Even though the majority party decided to pursue a purely partisan bill in secret for the past 20 months, I continued to meet with Democrats and Republicans to push my bipartisan, negotiated bill forward.

I met or spoke with: President Biden and White House staff, Speaker Pelosi, Chief McCarthy, HHS Secretary Becerra, House Democrats who wanted a bipartisan bill, the task force on Health Care from the Problem Solvers Caucus, Congressman Welch, a Democrat from Vermont, Congressman McMorris Rodgers, a Republican from Washington, Democratic Senators Sinema and Carper and many others.

I wanted a bipartisan bill passed by this Senate. We could still pass the Prescription Drug Price Reduction Act. My colleagues know it. Several of them publicly thanked me for my bipartisan work to lower prescription drug prices.

Unfortunately, they chose another route. They chose a bill that contains no PBM liability. This gives middlemen a free pass. They chose a bill that does not contain any of the 25 provisions on accountability and transparency that had been the subject of bipartisan consensus in my bill. This includes:

· End DIR clawbacks that hurt patient wallets and small independent pharmacies;

· End Medicaid “staggered pricing” that drives up taxpayer costs;

· Demand sunshine on PBMs through financial audits, so we know the true net cost of a drug; and

· Demand sunshine on excessive drug price increases and introductory prices for expensive new drugs.

None of these bipartisan accountability and transparency provisions are included in their bill.
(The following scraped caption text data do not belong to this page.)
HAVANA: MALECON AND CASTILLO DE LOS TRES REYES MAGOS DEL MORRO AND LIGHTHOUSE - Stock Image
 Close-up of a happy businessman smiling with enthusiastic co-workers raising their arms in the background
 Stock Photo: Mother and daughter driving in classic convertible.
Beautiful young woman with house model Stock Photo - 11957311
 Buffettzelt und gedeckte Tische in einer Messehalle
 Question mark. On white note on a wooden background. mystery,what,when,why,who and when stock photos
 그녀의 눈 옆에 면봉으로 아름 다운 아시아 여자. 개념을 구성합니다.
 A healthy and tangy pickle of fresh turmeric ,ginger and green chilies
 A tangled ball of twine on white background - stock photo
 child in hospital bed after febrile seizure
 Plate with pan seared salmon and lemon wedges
Finally, one last thing I would like to address about my colleagues’ irresponsible tax and spending bill. I have heard some of my colleagues opposite say that the prescription drug provision of this bill is Grassley-Wyden. It’s wrong.

This is an irresponsible tax and spending bill. It’s not bipartisan, and no journalist should accept or repeat that notion. I oppose the partisan bill because it is a long list of irresponsible tax increases and spending.

This is not the bipartisan prescription drug bill that passed the Finance Committee 19 to 9.

Mr President, I tabled the Prescription Drug Price Reduction Act as an amendment today.

We could strike and replace this reckless fiscal and spending spree with comprehensive drug pricing reform that could garner more than 60 votes – and drive down drug prices while holding big pharma and PBMs accountable.

We could actually embrace meaningful accountability and transparency in the pharmaceutical industry. I also tabled this amendment.

We could pursue PBM transparency and accountability. I also tabled this amendment.

As I have said throughout this Congress: I will work with anyone who wants to push through the bipartisan and negotiated agreement Prescription Drug Price Reduction Act.